该云服务器的/etc/apt/sources.list配置:
# See http://help.ubuntu.com/community/UpgradeNotes for how to upgrade to
# newer versions of the distribution.
deb http://mirrors.ustc.edu.cn/ubuntu/ bionic main restricted
# deb-src http://mirrors.ustc.edu.cn/ubuntu/ bionic main restricted
## Major bug fix updates produced after the final release of the
## distribution.
deb http://mirrors.ustc.edu.cn/ubuntu/ bionic-updates main restricted
# deb-src http://mirrors.ustc.edu.cn/ubuntu/ bionic-updates main restricted
## N.B. software from this repository is ENTIRELY UNSUPPORTED by the Ubuntu
## team. Also, please note that software in universe WILL NOT receive any
## review or updates from the Ubuntu security team.
deb http://mirrors.ustc.edu.cn/ubuntu/ bionic universe
# deb-src http://mirrors.ustc.edu.cn/ubuntu/ bionic universe
deb http://mirrors.ustc.edu.cn/ubuntu/ bionic-updates universe
# deb-src http://mirrors.ustc.edu.cn/ubuntu/ bionic-updates universe
## N.B. software from this repository is ENTIRELY UNSUPPORTED by the Ubuntu
## team, and may not be under a free licence. Please satisfy yourself as to
## your rights to use the software. Also, please note that software in
## multiverse WILL NOT receive any review or updates from the Ubuntu
## security team.
deb http://mirrors.ustc.edu.cn/ubuntu/ bionic multiverse
# deb-src http://mirrors.ustc.edu.cn/ubuntu/ bionic multiverse
deb http://mirrors.ustc.edu.cn/ubuntu/ bionic-updates multiverse
# deb-src http://mirrors.ustc.edu.cn/ubuntu/ bionic-updates multiverse
可以安装docker,但是无法启动。下面链接为docker安装
Ubuntu 16.04安装docker详细步骤_jinking01的专栏-CSDN博客_ubuntu 安装docker
搞了一段时间docker以后发现,docker在云服务器上很难搞定。原因应该就是下面这个链接的意思:在Linux的Windows子系统上(WSL)使用Docker(Ubuntu) - Leon_Chaunce - 博客园
综上,决定用实验室的2080ti机子,虽然机子的环境已经残破不堪,但是docker容器只要能部署上,其他应该都能跑。

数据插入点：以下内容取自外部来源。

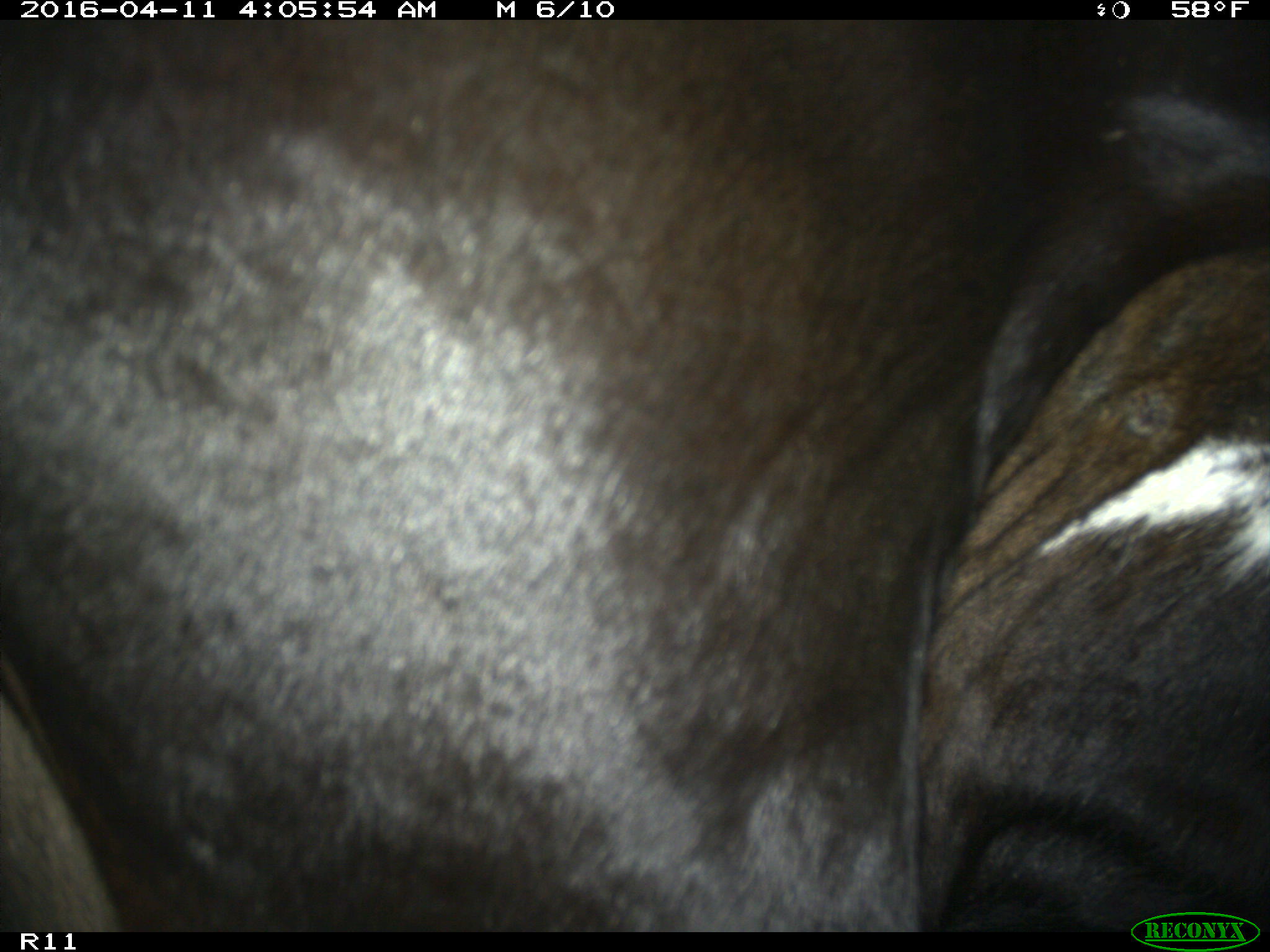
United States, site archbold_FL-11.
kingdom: Animalia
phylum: Chordata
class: Mammalia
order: Artiodactyla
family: Bovidae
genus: Bos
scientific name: Bos taurus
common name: domestic cow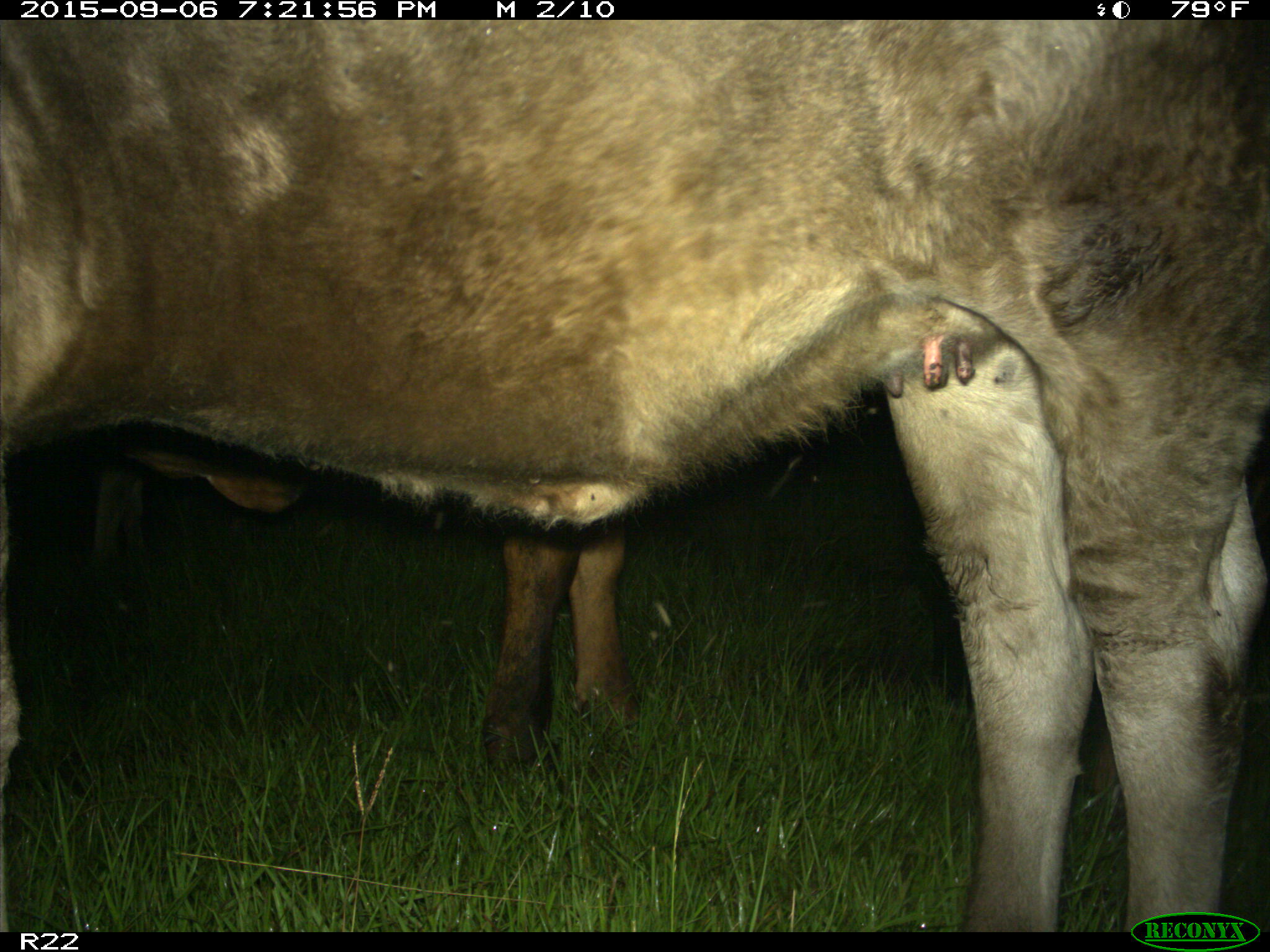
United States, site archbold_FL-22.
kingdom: Animalia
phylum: Chordata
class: Mammalia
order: Artiodactyla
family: Bovidae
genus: Bos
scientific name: Bos taurus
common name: domestic cow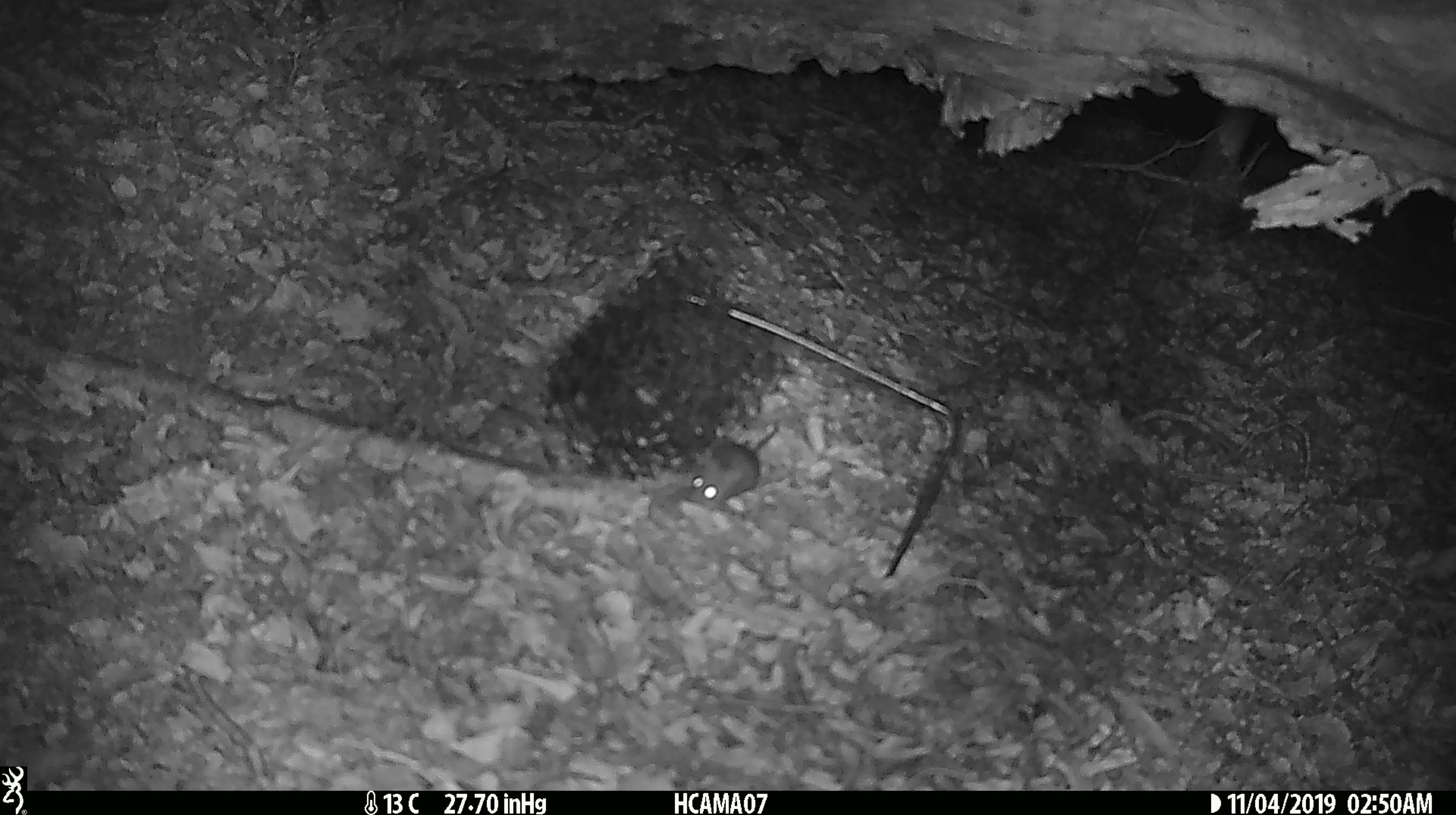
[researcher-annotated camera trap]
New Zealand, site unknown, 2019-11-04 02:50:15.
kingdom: Animalia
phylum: Chordata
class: Mammalia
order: Rodentia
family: Muridae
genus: Mus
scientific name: Mus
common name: mouse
Mouse (Mus).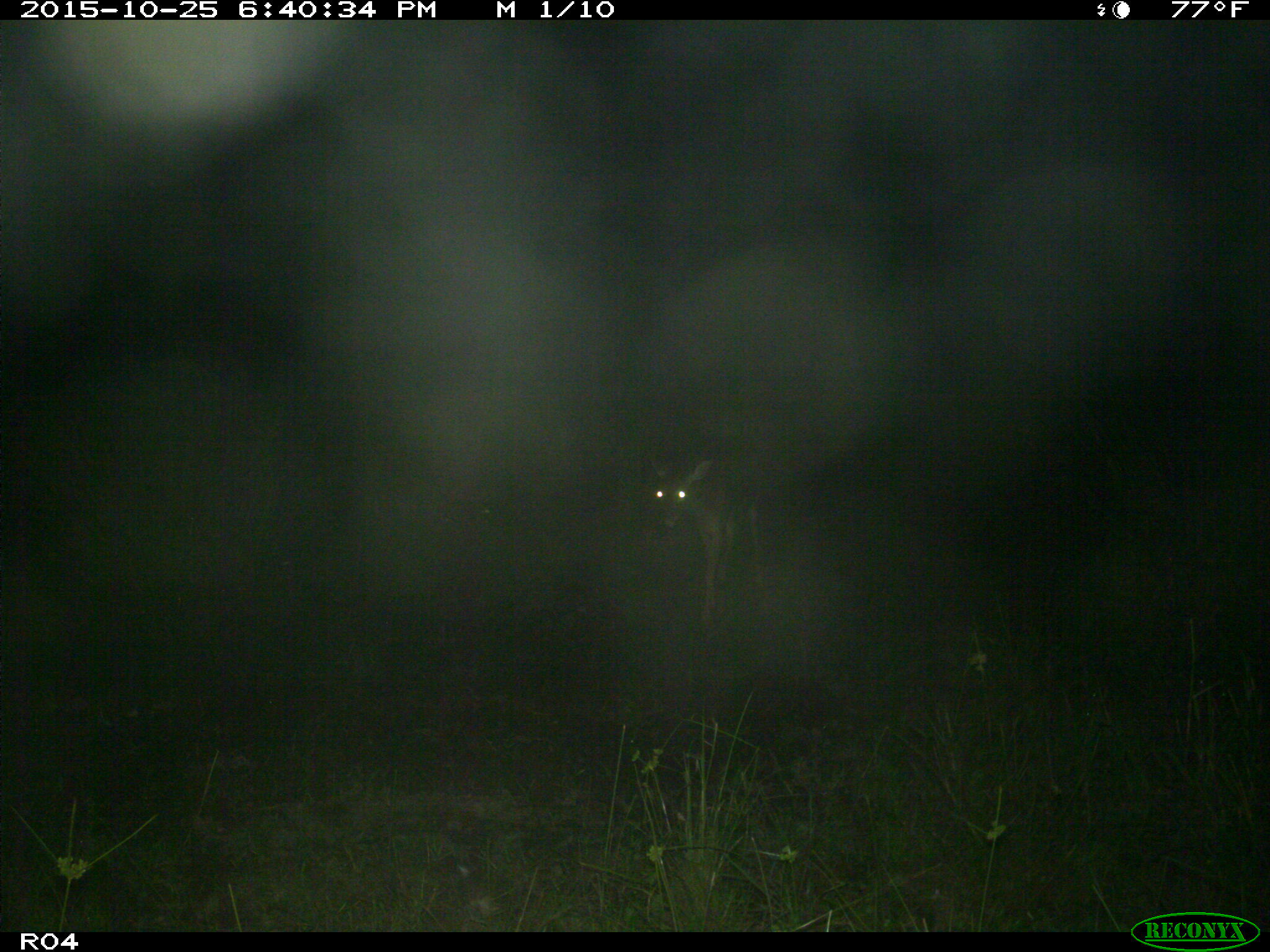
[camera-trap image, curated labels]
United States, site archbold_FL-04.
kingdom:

首先因为机子本身就是linux系统,所以docker是成功部署了,不过有个报错是pillow版本不适应,先按照下文跑了再说。
MMdetection3d环境搭建、使用MMdetection3d做3D目标检测训练自己的数据集、测试、可视化,以及常见的错误_星空-CSDN博客_mmdetection3d
按照上文链接,成功跑通了测试demo, 不过可视化有点麻烦,所以等后面再可视化。
docker部署完了应该就会有mmdetection3d镜像,随后根据上面链接的指令生成容器映射到本地,也就是下面圈出来的mmdetec3d_data。
然后将下好的权重同步放到docker容器里的文件夹中,运行命令即可生成下图中的文件。
python demo/pcd_demo.py demo/data/kitti/kitti_000008.bin configs/second/hv_second_secfpn_6x8_80e_kitti-3d-car.py data/predtrain_models/hv_second_secfpn_6x8_80e_kitti-3d-car_20200620_230238-393f000c.pth --out-dir data/output_result/
可视化的内容等后面再补......
目标是先把docker容器中的数据集摆成这样。
因为我不知道该怎么将docker容器与宿主机的kitti建立软连接,所以直接将kitti数据集copy到了容器中。
# 在宿主机上先cd到kitti文件夹下,目录应该是ImageSets, object
docker cp ImageSets 容器id:/mmdetection3d/data/kitti/ImageSets
# 然后cd到object目录下,object里面有training和testing两个文件夹
docker cp training 容器id:/mmdetection3d/data/kitti/training
docker cp testing 容器id:/mmdetection3d/data/kitti/testing
然后按照下方博客进行数据集预处理MMdetection3d框架的环境搭建与使用(二)-- 使用篇_旺仔小姐的博客-CSDN博客_mmdetection3d
正常的话,数据集预处理就是下面这样。
(mmlab) shl@zhihui-mint:~/shl_res/mmlab/mmdetection3d$ python tools/create_data.py kitti --root-path ./data/kitti --out-dir ./data/kitti --extra-tag kitti
Generate info. this may take several minutes.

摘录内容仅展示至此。